The sly gleam that sparkled in the man’s eyes only added to her terror. “I am,” she replied. “Because whatever his crime may be in the court’s eyes, surely I am as guilty.”
“Sergeant Buch has admitted to distributing literature and taking part i
n other activities of the group known as the White Rose. Are you saying that you also participated in such activities?”
“Beth, no,” she heard Josef say.
“That is precisely what I am telling you, sir.”
“You are an American spy?”
“I am no spy. I am a Quaker—a believer in no man’s war. I do what I do to try and bring peace to those around me.”

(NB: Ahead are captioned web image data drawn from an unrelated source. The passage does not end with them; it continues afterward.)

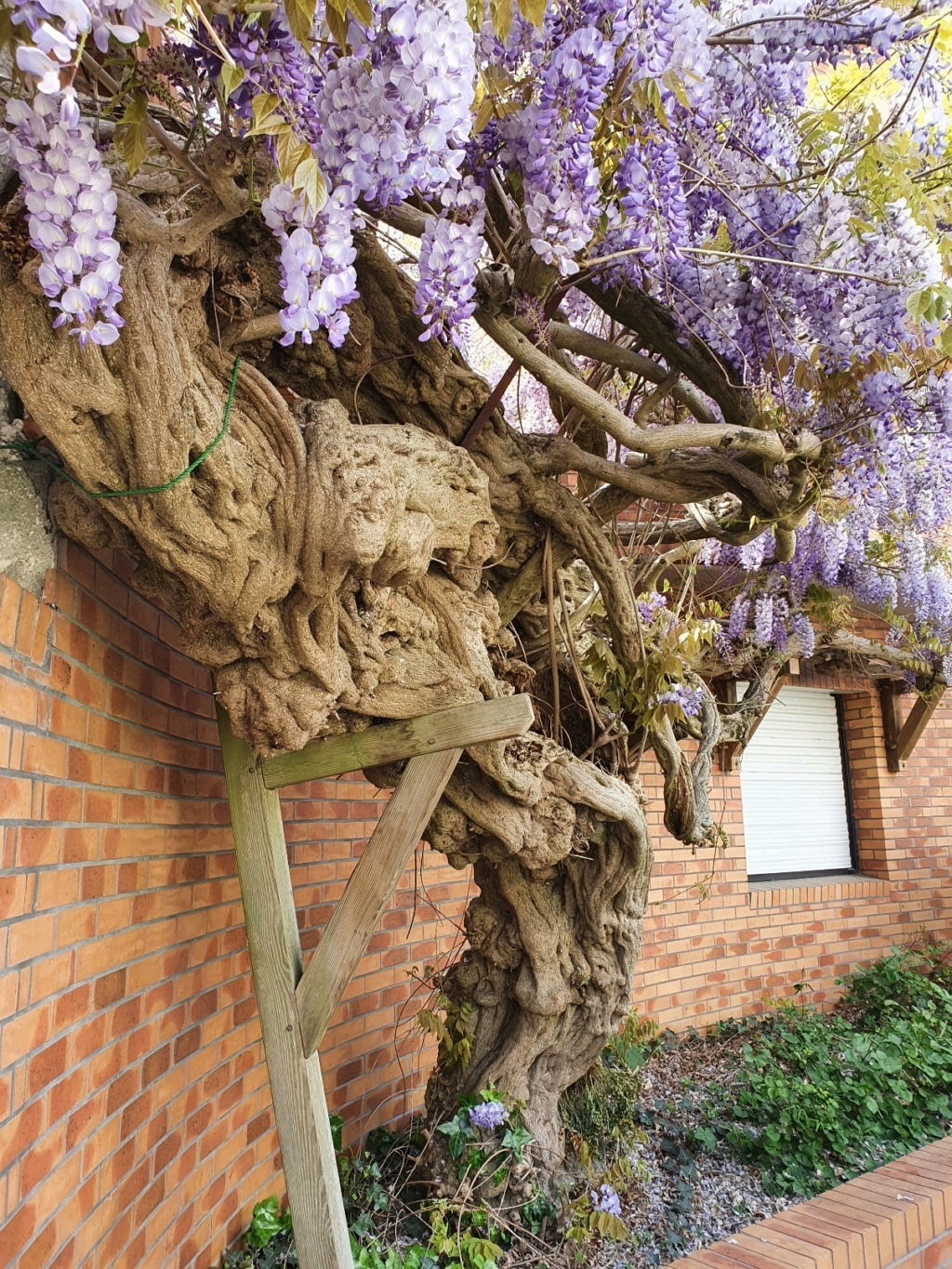Wisteria - les glycines  - Page 10 20210529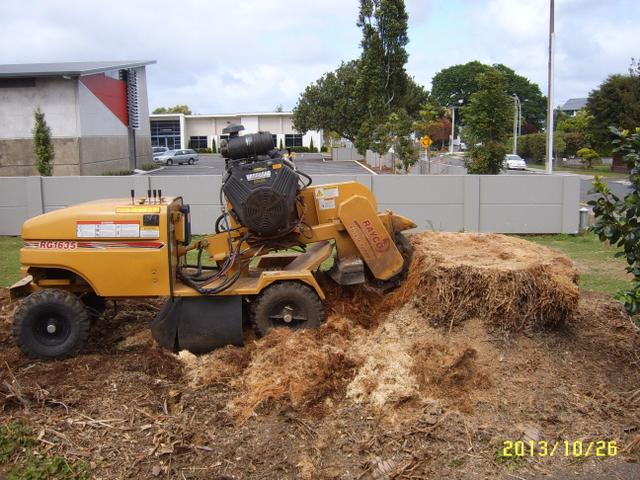 Grinding Two Large Palm Stumps Central Tauranga
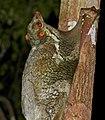 Sunda Flying Lemur (Galeopterus variegatus) (15503697298).jpg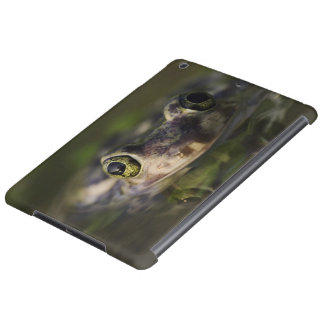 Couch's Spadefoot, Scaphiopus couchii, adult, Cover For iPad Air
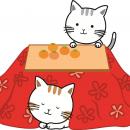 コタツ 猫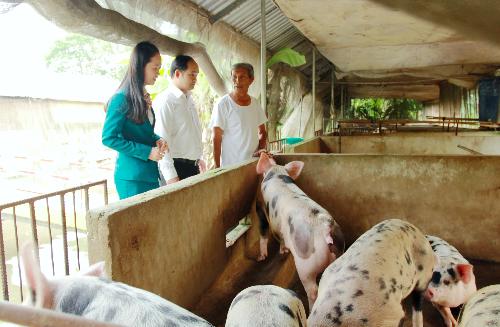 Kienlongbank giảm lãi suất vay cho các hộ chăn nuôi heo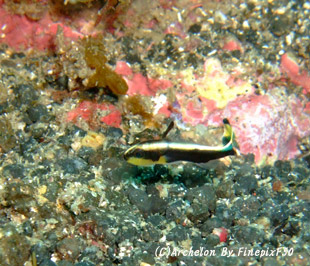 コロダイ幼魚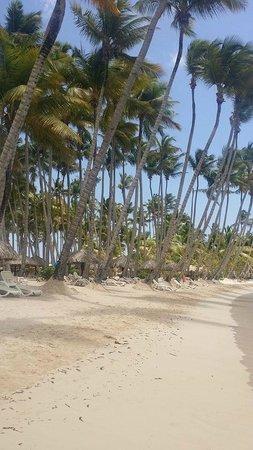 Luxury Bahia Principe Bouganville Don Pablo Collection: Hotel Beach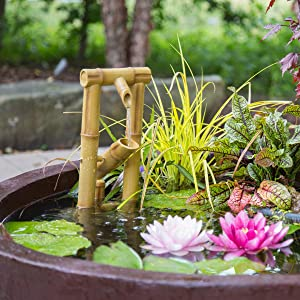 Add An Optional Aquascape Bamboo Fountain Or Spitter Fountain For The  Soothing Sound Of Falling Water.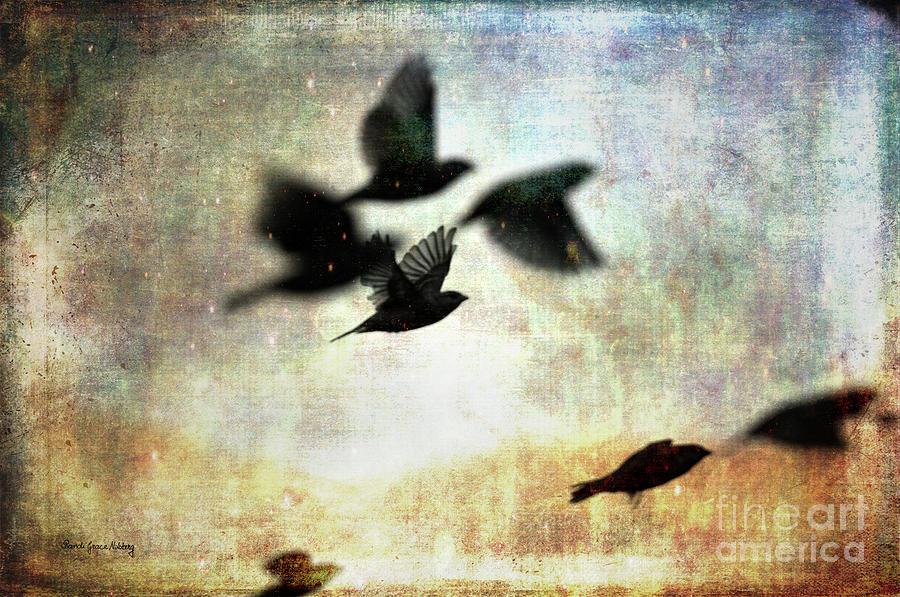 Birds Photograph - Fly With The Mood by Randi Grace Nilsberg
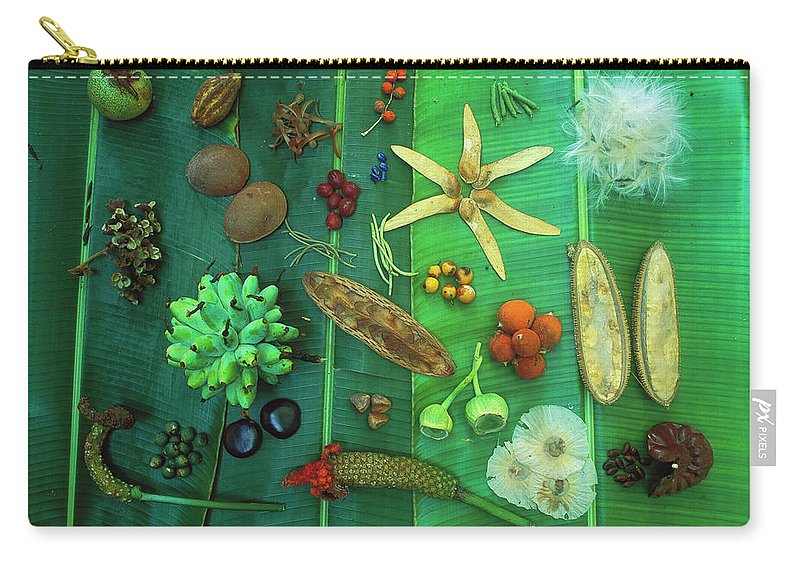 00760014 Carry-all Pouch featuring the photograph Variety Of Seeds And Fruits by Christian Ziegler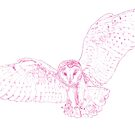 Swooping Barn Owl by Extreme-Fantasy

Again the smile. “Sit down, please.”
Beth started back toward the steps that led up to the galley, praying with every step that she had not made matters worse for Josef.
“Not to the galley, Fräulein. Sit there,” the judge ordered, pointing to a chair at the defendant’s table next to Josef. “I will deliver sentence in one hour.”
An hour passed, then two and then three. A guard brought water for Beth and Josef. As the clock over the exit ticked off the minutes and the courtroom emptied, a clerk closed the blackout shades and turned on lamps on the judge’s podium and the prosecutor’s and defendant’s tables. The room filled with shadows, but Beth barely noticed as she clung to Josef’s hand.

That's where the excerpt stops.